Wet and Miserable in Iceland
First and foremost, I should mention that I travel light. For the past year of travel, even to Japan, I’ve packed one pair of pants to cut down on space in my backpack. But Iceland taught me a valuable lesson about how denim does not survive in a wet environment. It started with a hike up to a waterfall called Glymur. Myles and I started the hike at ten in the morning. From the time of our arrival, the rain had been consistent for hours. Within a few minutes of the hike, my gloves and jeans were soaked through. Only my jacket was waterproof.
To make matters worse, there was a river crossing along the path to the waterfall. The rocks were small and far apart from one side to the other. The smart idea would have been to take my socks and boots off. I tried without doing so, which ended with my boots and socks soaked through and through. Thankfully, there was a cave to take refuge in half way to the waterfall. But although the cave offered protection from the wind and rain, it did nothing to stop the cold.
With the addition of light snow, the rain worsened. Myles and I eventually pushed on to the waterfall after twenty minutes in the cave. A few other tourists made the ascent with us, with appropriate gear for the weather. Glymur, which is the second-highest waterfall in Iceland, is absolutely beautiful. The total height is 650 feet, with fresh water served from the Botnsá river and Hvalvatn lake. We attempted to take photographs in the rain and then turned around for the descent.
From Glymur, Myles drove us to Krauma for lunch. The thermal spa is located an hour north of Glymur. Upon our arrival, my pants and boots were still wet. But we decided to go into the restaurant anyway, which made me uncomfortable. Mainly because the seats appeared to be some sort of suede. When I stood up to use the washroom, I could see a wet shape of my butt imprinted on the chair. It was not my proudest moment. Regrettably, we did not go into the thermal baths.
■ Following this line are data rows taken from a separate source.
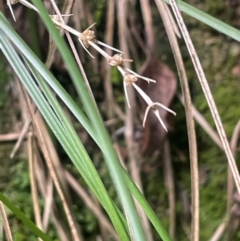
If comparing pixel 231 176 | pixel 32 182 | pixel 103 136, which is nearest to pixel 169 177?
pixel 231 176

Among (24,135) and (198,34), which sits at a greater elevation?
(198,34)

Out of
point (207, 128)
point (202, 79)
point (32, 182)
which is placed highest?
point (202, 79)

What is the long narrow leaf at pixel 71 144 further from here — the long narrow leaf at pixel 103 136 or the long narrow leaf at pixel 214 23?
the long narrow leaf at pixel 214 23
On the drive to Reykjavik, Myles and I drove through the Hvalfjörður Tunnel. The tunnel goes 541 feet below sea level and shortens the distance between the western and northern parts of Iceland. The majority of the afternoon was then spent back at the hotel in an attempt to dry off. I wrapped my jeans through the heated towel rack in desperation. Boots were placed underneath the heater near the bed. The soles dried in a few hours but the pants remained damp.
We left the hotel close to six in the evening for Hveragerði. The town is located forty minutes from Reykjavik. In the vicinity of Hveragerði is the Reykjadalur valley. The valley has a range of hot springs and even a heated river. We parked near the Dalakaffi restaurant to hike Reykjadalur. From the restaurant, the hike is over two miles uphill. The trail up to the top is steep and narrow. But the scenery is gorgeous with high banks of grass and rocky cliffs.
Even with the temperature in the fifties, there were dozens of people bathing in the river at the top. As the river is naturally heated, no one seemed to care. We even saw a few people run over to the river naked. Myles and I considered going in but the snow began to fall. Within minutes, the clouds opened up with a heavy rain. We immediately began our descent but were soaked for the second time that day. It was an absolute miserable hike down to the vehicle.
By that point, I was fed up with wet pants. I told Myles to drive me straight to Fjallakofinn, which is an outdoor store located in Reykjavik. From their sales rack, I found a pair of Marmot pants for over sixty percent off. Even though the pants still cost a little, the fit was perfect. It felt phenomenal to slip out of my soaked jeans into those new pants. I even asked if it was okay to wear the pants out of the store. The jeans went into a laundry bag for the rest of the trip.
We spent the remainder of the evening at Eldsmiðjan for a late dinner. Myles ended up with two pizzas, as the first pie was meant for a man who sat directly behind us. The waiter realized the mistake after Myles had already ate a slice. Myles devoured both pizzas with no complaints. Though I don’t believe the man cared for Myles too much. He stayed in the room next to us and had been woken up early in the morning by Myle’s alarm clock. Myles was in the shower and forgot to turn it off. But the pizza was delicious. A great way to end another day in Iceland.